In small doses, caffeine can be helpful, enhancing mood and alertness and increasing information processing speed and reaction time, according to Newport Academy. But too much caffeine can cause a number of unwanted effects, including insomnia, restlessness, headaches, difficulty concentrating and increased blood pressure.
And when teenagers begin drinking coffee at such a young age, they risk forming an addiction, needing more and more to get the same effect and experiencing withdrawal symptoms when they stop drinking it.
This is because caffeine closely resembles adenosine, a molecule naturally present in the brain that produces a feeling of tiredness when it binds to its receptors. After drinking coffee, caffeine will bind to the brain’s receptors instead of adenosine, effectively blocking them off and making people feel more awake and alert.
So for people who drink coffee on a daily basis, the brain’s chemistry and physical characteristics actually change as a result, growing more adenosine receptors in an attempt to maintain equilibrium with the constant onslaught of caffeine. This is why coffee drinkers build a tolerance over time, requiring more caffeine to block the necessary proportion of receptors and achieve the desired effect, according to a 2013 Smithsonian Magazine article.
Psychology teacher Christine Zafonte is one of many adults who has experienced these chemical reactions. While she began drinking just a cup of coffee on Sunday mornings when she was younger, she has since become an avid coffee drinker, experiencing withdrawal symptoms when she doesn’t have her cup of coffee to start the day.
“I really only need a cup—I don’t need ginormous cups—but as the week goes on I need more and more,” Zafonte said. “I can’t start my day without it. It actually motivates me to get out of bed on the weekends. If I don’t have it by 10 a.m. I get a horrible headache and can’t concentrate.”

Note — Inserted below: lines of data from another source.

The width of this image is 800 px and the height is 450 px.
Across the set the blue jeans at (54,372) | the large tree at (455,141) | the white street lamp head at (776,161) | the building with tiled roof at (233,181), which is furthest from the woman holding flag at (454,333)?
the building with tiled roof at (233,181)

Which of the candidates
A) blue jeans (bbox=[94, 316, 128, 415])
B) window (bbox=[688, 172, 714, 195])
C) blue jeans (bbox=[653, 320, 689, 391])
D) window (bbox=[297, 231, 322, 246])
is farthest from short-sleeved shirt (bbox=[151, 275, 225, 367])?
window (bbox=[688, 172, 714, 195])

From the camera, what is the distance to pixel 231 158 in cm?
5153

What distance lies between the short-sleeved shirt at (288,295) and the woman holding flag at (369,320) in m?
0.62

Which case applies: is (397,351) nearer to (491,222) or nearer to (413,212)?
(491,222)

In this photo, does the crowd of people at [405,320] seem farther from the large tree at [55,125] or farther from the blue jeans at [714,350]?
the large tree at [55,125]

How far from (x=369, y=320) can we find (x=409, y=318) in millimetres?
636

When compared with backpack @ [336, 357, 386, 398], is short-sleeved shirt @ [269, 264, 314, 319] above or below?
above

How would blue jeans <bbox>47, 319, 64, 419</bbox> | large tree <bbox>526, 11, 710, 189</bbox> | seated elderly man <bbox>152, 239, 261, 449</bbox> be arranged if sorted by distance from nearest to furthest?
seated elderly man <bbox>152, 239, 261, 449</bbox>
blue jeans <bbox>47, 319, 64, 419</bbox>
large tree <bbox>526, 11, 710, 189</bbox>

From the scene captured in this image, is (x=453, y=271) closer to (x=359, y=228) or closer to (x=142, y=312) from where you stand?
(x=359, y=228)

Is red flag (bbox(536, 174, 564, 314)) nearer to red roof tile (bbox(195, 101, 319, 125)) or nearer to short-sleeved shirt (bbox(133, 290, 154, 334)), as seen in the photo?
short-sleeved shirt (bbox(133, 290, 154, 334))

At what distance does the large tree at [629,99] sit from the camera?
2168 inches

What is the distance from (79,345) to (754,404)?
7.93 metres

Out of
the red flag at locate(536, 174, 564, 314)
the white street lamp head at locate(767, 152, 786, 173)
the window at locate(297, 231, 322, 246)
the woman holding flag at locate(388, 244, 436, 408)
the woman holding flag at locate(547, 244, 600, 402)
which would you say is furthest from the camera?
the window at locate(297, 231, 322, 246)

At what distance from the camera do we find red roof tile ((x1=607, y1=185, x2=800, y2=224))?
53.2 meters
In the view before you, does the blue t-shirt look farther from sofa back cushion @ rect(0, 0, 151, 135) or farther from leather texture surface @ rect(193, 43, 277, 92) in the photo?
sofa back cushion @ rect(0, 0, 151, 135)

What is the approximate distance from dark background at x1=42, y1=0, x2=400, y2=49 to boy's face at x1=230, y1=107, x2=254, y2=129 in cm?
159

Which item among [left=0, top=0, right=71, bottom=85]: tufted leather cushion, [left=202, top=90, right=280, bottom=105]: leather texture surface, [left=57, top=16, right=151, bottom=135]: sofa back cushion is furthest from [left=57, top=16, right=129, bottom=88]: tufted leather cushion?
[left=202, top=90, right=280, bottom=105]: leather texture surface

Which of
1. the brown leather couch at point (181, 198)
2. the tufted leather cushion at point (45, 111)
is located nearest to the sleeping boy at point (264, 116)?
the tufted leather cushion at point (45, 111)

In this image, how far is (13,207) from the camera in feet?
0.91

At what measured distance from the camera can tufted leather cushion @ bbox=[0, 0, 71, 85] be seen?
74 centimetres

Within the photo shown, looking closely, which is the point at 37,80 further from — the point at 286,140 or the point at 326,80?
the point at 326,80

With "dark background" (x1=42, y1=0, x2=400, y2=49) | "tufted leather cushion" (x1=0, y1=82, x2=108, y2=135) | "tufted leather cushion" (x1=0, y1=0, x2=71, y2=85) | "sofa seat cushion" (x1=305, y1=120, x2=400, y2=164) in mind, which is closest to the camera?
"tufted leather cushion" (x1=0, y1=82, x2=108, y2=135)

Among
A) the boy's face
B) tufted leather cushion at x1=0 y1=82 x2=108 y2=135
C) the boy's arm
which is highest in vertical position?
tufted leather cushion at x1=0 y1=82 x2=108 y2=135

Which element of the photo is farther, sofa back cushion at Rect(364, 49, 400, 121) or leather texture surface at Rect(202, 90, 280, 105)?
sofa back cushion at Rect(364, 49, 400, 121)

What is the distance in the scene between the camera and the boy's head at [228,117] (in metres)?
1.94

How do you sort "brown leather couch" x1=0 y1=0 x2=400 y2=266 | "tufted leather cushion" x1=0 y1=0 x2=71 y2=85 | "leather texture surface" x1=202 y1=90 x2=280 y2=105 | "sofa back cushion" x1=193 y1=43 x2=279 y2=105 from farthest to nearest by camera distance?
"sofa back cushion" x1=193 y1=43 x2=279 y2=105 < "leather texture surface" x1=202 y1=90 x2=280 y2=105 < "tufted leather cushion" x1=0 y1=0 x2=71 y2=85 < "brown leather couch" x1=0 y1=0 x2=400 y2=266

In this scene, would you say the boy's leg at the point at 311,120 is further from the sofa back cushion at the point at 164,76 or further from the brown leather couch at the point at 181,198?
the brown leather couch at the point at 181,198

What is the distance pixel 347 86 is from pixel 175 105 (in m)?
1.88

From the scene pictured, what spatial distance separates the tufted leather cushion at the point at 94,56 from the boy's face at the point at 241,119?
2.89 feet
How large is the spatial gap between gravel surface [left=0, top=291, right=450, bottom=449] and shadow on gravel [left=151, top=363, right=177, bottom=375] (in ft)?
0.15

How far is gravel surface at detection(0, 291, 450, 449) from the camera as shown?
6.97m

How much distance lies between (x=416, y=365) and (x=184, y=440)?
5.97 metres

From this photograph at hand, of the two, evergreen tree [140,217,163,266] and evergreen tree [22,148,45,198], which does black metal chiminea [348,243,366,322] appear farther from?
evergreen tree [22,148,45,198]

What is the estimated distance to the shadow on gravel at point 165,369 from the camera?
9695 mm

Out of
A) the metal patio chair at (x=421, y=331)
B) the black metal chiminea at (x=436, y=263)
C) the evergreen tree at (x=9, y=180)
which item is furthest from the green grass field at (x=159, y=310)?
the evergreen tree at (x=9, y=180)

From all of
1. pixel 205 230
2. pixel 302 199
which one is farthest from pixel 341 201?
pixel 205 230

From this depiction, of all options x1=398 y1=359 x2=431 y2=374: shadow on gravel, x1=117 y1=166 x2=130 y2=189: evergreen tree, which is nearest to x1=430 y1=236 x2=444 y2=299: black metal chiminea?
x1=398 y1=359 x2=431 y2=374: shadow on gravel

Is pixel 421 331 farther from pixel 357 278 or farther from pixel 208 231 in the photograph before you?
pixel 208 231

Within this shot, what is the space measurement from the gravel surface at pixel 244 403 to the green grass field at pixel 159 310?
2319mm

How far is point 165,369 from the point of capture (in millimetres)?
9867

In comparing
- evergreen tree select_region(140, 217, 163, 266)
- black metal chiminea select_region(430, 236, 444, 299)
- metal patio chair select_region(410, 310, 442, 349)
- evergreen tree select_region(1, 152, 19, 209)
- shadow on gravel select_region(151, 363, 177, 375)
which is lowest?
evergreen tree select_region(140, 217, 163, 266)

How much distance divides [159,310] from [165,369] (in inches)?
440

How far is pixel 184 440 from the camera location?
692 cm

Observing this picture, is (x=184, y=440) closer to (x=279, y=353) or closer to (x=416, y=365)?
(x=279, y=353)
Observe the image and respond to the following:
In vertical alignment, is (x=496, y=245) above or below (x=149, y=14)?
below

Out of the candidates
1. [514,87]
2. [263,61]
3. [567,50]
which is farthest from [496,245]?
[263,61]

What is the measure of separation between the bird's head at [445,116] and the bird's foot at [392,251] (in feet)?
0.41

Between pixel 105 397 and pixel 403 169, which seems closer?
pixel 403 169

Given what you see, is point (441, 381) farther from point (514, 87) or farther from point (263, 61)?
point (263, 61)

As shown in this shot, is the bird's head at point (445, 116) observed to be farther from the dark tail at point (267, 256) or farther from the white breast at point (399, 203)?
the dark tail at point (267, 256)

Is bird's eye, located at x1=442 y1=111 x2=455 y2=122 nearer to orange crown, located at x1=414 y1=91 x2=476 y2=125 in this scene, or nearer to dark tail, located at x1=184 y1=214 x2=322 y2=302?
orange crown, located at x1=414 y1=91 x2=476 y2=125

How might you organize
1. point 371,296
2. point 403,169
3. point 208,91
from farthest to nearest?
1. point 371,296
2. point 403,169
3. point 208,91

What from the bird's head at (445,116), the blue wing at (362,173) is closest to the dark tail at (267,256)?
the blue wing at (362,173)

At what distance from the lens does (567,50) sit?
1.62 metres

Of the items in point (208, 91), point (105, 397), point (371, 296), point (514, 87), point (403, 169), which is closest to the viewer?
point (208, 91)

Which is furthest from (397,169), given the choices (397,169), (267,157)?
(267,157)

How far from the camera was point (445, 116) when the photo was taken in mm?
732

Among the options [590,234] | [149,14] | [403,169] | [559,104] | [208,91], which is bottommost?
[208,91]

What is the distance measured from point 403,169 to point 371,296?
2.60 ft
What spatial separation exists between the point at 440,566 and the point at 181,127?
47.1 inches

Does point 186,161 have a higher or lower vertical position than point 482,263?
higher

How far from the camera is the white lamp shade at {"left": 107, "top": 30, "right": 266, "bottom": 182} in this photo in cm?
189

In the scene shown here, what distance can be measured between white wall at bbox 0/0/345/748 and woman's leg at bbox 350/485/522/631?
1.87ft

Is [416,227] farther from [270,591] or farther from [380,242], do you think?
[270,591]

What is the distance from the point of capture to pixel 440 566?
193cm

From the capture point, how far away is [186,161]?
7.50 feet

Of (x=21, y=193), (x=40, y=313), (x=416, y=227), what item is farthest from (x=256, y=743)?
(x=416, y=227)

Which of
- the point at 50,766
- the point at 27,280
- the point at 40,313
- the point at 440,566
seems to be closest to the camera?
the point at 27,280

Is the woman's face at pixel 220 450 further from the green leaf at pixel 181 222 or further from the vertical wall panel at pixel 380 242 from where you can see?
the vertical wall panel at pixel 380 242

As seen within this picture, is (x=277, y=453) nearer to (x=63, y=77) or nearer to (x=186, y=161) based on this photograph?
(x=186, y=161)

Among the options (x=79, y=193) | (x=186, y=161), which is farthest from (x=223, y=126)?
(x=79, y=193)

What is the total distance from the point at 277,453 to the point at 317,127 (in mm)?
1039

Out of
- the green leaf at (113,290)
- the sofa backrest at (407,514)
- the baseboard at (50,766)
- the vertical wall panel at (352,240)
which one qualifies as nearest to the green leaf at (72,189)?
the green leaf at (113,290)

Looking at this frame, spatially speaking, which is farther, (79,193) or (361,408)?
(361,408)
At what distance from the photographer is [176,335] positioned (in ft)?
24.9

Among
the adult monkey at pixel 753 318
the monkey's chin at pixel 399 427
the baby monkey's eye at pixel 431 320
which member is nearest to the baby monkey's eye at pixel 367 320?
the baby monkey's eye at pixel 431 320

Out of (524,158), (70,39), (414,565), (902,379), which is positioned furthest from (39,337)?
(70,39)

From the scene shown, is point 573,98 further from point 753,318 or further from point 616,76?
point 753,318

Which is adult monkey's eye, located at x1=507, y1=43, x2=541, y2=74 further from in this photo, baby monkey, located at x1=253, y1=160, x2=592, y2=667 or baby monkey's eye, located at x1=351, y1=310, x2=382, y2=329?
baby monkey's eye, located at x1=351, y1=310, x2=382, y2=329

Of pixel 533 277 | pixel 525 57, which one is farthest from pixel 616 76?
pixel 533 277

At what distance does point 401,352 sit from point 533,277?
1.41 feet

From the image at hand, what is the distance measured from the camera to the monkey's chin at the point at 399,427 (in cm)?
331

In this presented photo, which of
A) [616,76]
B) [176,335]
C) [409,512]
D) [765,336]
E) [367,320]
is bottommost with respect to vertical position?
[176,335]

Like Zafonte, not all students began drinking coffee for energy purposes, but they have still formed the same addiction as those who did. Senior Barrie Pasternak began drinking coffee because of the social aspect, meeting her friends at Dunkin Donuts on Sunday mornings to chat about the night before over iced coffee and breakfast sandwiches.
“The first time I had iced coffee was because one of my friends was tired and wanted to get Dunkin before we hung out, but it has since become kind of a tradition. You can always find us at our table at Dunkin on Sundays—they know our orders as soon as we walk in because we’re there so often,” Pasternak said. “And it’s led me to become a big coffee drinker on my own. I drink it almost every day before school now.”
Regardless of why students began drinking coffee, one thing is certain: it’s addictive. Those who drink it regularly need it regularly.
“The day I dropped my coffee on the way to first period was one of the worst moments of my life,” junior Jackie Cao said. “I was depending on that coffee to make it through the rest of the day. And it was gone, just like that.”